Issue: The return type annotation uses >>>float | None<<< which is Python 3.10+ syntax
Problem: The pipe operator for union types (|) was introduced in Python 3.10. For broader compatibility, this should use the typing.Union syntax or typing.Optional
Fix: Change -> float | None: to -> Optional[float]: (and ensure Optional is imported from typing)
Location: In the "Generate Temporal ApplicationErrors from HTTP responses" section, in the _parse_retry_after_header function
Context: " # First, try the non-standard retry-after-ms header for milliseconds,
# which is more precise than integer-seconds retry-after
try:
retry_ms_header = response_headers.get("retry-after-ms", None)
>>>return float(retry_ms_header) / 1000<<<
except (TypeError, ValueError):
pass"
Problem: If retry_ms_header is None (which is the default from .get()), float(None) will raise a TypeError, but the code will silently continue due to the except block. While this works, it's attempting an operation that will always fail when the header is missing.
Fix: Add a check before the conversion:
retry_ms_header = response_headers.get("retry-after-ms", None)
if retry_ms_header is not None:
return float(retry_ms_header) / 1000
Location: In the "Generate Temporal ApplicationErrors from HTTP responses" section, in the _parse_retry_after_header function
Context: " # Last, try parsing retry-after as a date.

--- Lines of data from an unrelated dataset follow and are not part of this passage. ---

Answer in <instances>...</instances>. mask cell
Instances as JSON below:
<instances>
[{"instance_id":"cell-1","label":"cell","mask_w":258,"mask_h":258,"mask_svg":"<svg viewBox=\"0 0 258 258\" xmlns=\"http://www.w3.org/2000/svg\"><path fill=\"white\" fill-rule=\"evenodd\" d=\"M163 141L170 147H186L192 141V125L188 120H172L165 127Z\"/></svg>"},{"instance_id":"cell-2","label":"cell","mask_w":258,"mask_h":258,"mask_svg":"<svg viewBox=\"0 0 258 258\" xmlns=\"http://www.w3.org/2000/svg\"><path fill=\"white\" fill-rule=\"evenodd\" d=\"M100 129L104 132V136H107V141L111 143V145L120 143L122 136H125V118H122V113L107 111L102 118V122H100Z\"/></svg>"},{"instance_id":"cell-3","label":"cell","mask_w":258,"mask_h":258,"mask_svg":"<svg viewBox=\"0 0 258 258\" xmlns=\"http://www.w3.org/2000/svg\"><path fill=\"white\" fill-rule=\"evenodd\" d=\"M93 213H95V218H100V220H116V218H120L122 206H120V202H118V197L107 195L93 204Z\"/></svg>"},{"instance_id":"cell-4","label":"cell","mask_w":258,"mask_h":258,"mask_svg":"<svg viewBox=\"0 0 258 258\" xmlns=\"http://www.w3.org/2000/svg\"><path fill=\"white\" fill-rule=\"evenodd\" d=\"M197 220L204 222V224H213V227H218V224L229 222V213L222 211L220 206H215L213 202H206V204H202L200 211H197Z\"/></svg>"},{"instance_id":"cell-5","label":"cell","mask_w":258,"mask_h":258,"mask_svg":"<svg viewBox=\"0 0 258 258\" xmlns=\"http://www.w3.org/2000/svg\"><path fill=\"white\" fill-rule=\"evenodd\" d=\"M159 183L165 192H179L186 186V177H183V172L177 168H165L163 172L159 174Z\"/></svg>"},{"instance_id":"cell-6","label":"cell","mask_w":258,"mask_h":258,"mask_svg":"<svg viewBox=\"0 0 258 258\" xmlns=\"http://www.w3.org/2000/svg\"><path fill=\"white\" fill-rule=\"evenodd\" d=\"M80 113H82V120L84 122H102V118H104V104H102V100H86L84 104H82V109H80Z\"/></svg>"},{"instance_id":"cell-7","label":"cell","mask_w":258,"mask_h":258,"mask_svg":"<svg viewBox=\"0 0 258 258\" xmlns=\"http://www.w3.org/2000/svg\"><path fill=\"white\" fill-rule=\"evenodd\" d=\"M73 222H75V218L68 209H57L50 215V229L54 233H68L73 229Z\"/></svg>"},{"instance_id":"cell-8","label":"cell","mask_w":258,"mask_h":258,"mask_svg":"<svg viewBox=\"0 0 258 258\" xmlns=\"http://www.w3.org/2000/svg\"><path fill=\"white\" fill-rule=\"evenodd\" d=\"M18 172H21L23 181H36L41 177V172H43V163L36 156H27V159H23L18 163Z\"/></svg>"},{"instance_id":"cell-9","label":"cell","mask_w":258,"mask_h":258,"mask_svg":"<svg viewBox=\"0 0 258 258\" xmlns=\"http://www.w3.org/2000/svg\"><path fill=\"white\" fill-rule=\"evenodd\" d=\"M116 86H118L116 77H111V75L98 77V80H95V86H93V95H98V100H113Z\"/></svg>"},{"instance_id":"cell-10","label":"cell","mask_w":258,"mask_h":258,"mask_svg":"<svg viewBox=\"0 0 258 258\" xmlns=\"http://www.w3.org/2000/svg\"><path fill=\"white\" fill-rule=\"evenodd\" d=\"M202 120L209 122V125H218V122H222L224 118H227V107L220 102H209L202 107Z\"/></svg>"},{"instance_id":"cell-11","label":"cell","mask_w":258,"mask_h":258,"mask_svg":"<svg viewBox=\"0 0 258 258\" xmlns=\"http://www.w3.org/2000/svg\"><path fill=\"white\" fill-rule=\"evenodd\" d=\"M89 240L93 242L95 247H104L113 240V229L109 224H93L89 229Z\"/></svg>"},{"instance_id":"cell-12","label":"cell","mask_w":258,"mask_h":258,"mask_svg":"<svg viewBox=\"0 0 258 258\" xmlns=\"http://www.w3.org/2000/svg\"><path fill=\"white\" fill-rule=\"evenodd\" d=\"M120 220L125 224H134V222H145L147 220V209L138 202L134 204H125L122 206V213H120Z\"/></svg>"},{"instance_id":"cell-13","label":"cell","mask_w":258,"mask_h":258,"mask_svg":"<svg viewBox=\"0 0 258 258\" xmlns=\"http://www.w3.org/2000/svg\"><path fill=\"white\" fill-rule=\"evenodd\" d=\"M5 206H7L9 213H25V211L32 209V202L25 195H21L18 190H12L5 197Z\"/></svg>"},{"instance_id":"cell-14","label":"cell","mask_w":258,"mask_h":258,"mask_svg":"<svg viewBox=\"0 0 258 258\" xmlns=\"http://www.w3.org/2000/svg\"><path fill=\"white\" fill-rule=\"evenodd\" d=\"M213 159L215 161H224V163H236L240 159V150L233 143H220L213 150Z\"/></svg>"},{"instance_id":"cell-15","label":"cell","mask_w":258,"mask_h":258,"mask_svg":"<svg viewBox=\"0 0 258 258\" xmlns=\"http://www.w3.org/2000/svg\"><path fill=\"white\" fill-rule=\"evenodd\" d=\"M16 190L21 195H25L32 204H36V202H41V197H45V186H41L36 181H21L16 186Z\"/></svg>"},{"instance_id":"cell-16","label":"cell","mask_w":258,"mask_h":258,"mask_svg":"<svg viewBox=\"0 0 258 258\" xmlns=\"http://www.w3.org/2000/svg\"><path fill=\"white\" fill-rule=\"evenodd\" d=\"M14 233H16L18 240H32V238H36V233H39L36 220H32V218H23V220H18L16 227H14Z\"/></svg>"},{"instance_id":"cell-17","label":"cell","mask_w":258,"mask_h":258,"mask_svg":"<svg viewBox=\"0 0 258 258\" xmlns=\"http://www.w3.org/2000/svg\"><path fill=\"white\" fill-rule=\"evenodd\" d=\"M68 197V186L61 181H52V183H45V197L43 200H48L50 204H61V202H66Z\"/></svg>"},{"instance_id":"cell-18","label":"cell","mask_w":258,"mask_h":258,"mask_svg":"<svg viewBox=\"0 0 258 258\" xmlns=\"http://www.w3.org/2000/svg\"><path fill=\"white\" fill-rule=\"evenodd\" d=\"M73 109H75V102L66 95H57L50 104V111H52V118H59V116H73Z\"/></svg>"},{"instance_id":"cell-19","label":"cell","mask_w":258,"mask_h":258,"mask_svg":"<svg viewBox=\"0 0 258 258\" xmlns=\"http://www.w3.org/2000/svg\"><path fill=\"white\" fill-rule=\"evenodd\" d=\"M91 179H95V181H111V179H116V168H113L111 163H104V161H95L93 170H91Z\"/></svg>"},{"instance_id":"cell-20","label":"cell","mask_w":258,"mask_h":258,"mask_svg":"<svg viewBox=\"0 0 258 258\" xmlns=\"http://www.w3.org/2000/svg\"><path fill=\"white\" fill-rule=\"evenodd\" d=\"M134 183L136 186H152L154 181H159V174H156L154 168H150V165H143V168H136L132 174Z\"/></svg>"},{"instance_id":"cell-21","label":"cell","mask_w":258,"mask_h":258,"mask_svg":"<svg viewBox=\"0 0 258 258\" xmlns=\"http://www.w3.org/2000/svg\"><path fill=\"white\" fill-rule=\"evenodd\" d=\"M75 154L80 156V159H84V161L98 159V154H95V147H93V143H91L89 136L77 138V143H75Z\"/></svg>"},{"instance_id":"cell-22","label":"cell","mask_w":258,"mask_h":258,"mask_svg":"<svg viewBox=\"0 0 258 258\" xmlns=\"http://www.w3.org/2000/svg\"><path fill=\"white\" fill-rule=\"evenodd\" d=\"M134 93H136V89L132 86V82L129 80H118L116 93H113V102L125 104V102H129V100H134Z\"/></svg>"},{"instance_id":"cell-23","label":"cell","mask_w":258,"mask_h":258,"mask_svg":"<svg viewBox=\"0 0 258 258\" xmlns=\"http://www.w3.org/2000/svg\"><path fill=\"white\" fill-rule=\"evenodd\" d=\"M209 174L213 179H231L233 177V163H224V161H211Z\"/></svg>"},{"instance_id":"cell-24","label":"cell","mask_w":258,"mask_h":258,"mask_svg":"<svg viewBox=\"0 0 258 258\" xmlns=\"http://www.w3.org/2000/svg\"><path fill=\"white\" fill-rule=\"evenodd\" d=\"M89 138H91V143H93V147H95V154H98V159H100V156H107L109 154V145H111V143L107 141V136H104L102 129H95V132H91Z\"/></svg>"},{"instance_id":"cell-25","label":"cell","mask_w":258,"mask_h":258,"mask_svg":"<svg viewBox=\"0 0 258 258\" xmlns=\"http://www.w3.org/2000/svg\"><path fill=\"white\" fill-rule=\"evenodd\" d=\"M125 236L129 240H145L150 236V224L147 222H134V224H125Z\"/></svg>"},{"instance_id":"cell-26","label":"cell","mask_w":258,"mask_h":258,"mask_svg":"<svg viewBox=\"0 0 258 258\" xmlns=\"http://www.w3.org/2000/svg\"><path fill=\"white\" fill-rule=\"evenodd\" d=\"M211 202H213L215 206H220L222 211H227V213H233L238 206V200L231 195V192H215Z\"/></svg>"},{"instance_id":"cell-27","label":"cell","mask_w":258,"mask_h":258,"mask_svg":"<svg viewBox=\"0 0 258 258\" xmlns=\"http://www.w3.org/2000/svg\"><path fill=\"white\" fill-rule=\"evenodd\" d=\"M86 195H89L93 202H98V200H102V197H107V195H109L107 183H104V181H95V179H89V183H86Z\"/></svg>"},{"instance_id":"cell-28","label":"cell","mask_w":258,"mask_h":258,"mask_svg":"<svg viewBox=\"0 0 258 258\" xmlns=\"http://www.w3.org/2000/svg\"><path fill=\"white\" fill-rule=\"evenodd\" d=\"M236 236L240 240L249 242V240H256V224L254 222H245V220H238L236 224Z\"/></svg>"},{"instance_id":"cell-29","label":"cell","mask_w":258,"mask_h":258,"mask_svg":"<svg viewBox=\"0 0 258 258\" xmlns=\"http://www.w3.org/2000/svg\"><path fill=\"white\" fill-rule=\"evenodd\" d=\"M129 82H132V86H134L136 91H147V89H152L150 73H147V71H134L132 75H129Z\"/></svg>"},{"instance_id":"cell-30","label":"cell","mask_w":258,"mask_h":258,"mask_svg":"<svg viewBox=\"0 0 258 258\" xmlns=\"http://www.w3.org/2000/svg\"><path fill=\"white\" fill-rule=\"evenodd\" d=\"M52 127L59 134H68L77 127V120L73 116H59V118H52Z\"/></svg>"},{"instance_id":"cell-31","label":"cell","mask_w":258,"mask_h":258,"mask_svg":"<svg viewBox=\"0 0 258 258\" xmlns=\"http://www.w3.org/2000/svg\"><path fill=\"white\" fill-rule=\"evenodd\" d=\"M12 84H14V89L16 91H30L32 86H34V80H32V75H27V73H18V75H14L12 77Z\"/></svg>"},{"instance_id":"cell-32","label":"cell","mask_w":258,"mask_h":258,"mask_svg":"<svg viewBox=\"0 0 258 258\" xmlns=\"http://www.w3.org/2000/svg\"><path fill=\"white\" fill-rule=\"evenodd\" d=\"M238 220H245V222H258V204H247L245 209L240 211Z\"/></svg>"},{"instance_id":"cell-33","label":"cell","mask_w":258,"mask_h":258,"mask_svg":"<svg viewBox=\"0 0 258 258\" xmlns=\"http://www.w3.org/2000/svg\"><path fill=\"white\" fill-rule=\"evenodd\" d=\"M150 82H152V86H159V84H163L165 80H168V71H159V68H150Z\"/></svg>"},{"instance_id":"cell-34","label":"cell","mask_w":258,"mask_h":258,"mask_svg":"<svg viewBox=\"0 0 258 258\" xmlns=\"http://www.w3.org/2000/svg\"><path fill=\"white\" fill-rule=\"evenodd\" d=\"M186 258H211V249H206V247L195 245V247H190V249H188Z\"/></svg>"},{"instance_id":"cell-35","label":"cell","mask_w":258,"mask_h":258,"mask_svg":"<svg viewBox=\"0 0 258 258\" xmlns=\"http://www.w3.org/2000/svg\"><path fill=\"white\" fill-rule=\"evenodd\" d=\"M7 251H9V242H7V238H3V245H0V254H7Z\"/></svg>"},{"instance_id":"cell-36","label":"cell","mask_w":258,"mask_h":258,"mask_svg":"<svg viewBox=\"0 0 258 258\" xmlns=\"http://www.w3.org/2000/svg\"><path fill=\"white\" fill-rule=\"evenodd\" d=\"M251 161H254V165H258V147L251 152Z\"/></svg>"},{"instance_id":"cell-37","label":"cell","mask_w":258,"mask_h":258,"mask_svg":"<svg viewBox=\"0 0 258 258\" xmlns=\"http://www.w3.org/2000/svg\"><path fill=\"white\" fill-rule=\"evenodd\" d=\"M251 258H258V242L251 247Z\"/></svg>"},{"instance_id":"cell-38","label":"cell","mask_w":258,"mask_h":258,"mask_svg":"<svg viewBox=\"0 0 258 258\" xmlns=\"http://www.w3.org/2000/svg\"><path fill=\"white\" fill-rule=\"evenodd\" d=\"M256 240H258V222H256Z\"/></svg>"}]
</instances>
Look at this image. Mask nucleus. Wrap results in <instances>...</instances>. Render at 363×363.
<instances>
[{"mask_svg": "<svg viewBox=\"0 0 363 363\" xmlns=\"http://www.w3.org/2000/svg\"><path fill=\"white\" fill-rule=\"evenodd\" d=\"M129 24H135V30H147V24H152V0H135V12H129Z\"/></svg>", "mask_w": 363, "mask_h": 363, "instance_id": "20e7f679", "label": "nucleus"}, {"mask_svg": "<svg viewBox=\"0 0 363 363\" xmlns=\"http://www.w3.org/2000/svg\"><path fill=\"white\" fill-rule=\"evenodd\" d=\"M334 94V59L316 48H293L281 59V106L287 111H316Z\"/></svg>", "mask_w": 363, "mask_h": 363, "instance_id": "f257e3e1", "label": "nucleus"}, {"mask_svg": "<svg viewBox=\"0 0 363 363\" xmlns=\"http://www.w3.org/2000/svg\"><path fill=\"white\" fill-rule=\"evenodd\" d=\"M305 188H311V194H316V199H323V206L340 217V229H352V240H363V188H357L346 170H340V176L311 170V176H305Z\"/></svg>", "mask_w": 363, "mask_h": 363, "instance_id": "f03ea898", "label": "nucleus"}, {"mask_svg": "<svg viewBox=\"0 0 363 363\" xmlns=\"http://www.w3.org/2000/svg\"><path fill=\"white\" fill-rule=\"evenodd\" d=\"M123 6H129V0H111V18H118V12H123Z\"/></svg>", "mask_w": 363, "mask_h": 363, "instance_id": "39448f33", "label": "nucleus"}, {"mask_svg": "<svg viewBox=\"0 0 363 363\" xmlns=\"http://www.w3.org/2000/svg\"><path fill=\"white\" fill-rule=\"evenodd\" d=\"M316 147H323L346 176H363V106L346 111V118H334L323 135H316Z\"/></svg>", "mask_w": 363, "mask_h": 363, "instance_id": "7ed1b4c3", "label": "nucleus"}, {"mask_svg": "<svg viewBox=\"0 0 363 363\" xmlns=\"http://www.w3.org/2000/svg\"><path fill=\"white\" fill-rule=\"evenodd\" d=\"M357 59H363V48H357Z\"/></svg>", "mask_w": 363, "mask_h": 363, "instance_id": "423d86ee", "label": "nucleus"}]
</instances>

>>>retry_date_tuple = email.utils.parsedate_tz(retry_header)<<<
if retry_date_tuple is None:
return None"
Problem: The variable retry_header might be None at this point (if the header wasn't present), but parsedate_tz is being called on it without checking. While parsedate_tz does handle None by returning None, it's unclear and could be confusing.
Fix: Add a check before parsing:
# Last, try parsing `retry-after` as a date.
if retry_header is None:
return None
retry_date_tuple = email.utils.parsedate_tz(retry_header)
Location: In the "Raise the exception from the Activity" section, in the imports
Context: "from temporalio import activity from openai import AsyncOpenAI
from openai.types.responses import Response<<< from dataclasses import dataclass"
Problem: The import path openai.types.responses appears to be incorrect based on the OpenAI Python library structure. The Response type is typically imported differently.
Fix: This should likely be from openai.types import CompletionCreateResponse or similar, depending on the actual OpenAI library version and the specific response type being used. The exact import depends on which OpenAI API is being called.
Location: In the "Raise the exception from the Activity" section, in the create activity function
Context: " resp = await client.>>>responses<<<.create( model=request.model, instructions=request.instructions, input=request.input, timeout=15, )"
Problem: The OpenAI AsyncClient doesn't have a responses attribute. This appears to be using an incorrect API endpoint name.
Fix: Based on the parameters (model, instructions, input), this looks like it should be either completions.create() or chat.completions.create() depending on the intended API endpoint.